One of the major strengths of decision trees is the fact that they can model many different contexts. We’ve already seen an example of this, where stocks with P/E less than 15 were treated very differently depending on whether momentum was positive or negative. Not all machine learning algorithms are as flexible.

Another strength of decision tree algorithms is that they can handle missing data gracefully. In finance, missing data occurs often. This is sometimes due to an error with the data vendor, but at other times, the data simply doesn’t exist. For example, profitability margins don’t exist for companies that have yet to make a sale.

In decision trees, missing data can be treated as its own class of data, and the algorithm only needs to decide whether to go left or right down the tree path when it encounters missing data.
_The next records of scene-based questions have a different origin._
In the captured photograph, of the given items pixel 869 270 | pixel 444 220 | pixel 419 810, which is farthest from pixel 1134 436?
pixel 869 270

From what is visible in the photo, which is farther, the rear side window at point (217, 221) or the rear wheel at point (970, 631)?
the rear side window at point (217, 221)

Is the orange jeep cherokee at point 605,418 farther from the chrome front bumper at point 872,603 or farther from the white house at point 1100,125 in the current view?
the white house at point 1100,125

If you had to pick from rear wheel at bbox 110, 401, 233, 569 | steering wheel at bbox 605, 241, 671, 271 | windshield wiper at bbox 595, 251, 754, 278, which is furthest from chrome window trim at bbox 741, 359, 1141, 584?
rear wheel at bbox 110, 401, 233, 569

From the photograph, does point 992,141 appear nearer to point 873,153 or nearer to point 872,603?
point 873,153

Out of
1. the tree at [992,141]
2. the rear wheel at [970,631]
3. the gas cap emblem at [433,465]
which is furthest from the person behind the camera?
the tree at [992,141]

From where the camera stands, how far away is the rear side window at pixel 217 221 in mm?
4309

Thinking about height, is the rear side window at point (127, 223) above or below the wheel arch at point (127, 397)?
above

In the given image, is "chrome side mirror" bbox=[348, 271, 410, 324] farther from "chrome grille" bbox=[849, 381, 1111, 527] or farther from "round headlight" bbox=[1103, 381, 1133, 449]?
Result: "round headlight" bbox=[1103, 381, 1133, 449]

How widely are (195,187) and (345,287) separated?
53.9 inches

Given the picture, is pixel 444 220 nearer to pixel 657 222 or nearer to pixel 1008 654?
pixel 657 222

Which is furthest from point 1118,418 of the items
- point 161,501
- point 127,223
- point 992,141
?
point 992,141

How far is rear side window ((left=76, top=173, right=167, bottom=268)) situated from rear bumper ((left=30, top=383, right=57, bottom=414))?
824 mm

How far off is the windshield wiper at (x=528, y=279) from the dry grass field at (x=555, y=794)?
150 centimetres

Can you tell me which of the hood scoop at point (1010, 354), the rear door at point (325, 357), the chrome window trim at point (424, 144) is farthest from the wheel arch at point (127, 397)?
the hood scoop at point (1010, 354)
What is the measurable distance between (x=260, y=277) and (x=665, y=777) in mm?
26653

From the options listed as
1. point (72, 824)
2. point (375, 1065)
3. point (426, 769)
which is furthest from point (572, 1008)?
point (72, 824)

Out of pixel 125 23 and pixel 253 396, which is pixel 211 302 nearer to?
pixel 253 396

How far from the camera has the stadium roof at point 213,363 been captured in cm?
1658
Other machine learning models typically can’t handle missing data out of the box, and while there are good workarounds, I feel that they don’t handle missing data as gracefully as decision trees can.

Decision trees are particularly great when there are relatively few data points to work with. Because the outcome is modeled to be the same for all stocks that belong to the same context, decision trees tend to be more resistant to ‘overfitting’ than other more complex algorithms. In other words, a decision tree algorithm tends not to learn the “wrong lessons” we talked about earlier. However, this is a double edged sword since by the same token, decision trees can’t model differences between stocks that belong to the same context.

Finally, decision trees are easier to interpret compared to other more complex algorithms. Modern software packages allow us to view graphs of decisions that have been constructed, and through them, humans can at least trace the decision paths that have led to a particular outcome.

Now, does this mean that decision trees are always the best algorithm for handling investment data? Certainly not. Time series, for instance, may be better handled by some types of neural networks. However, in situations where there are relatively few data points and a high proportion of missing data, decision trees can shine, and in finance, those situations occur frequently.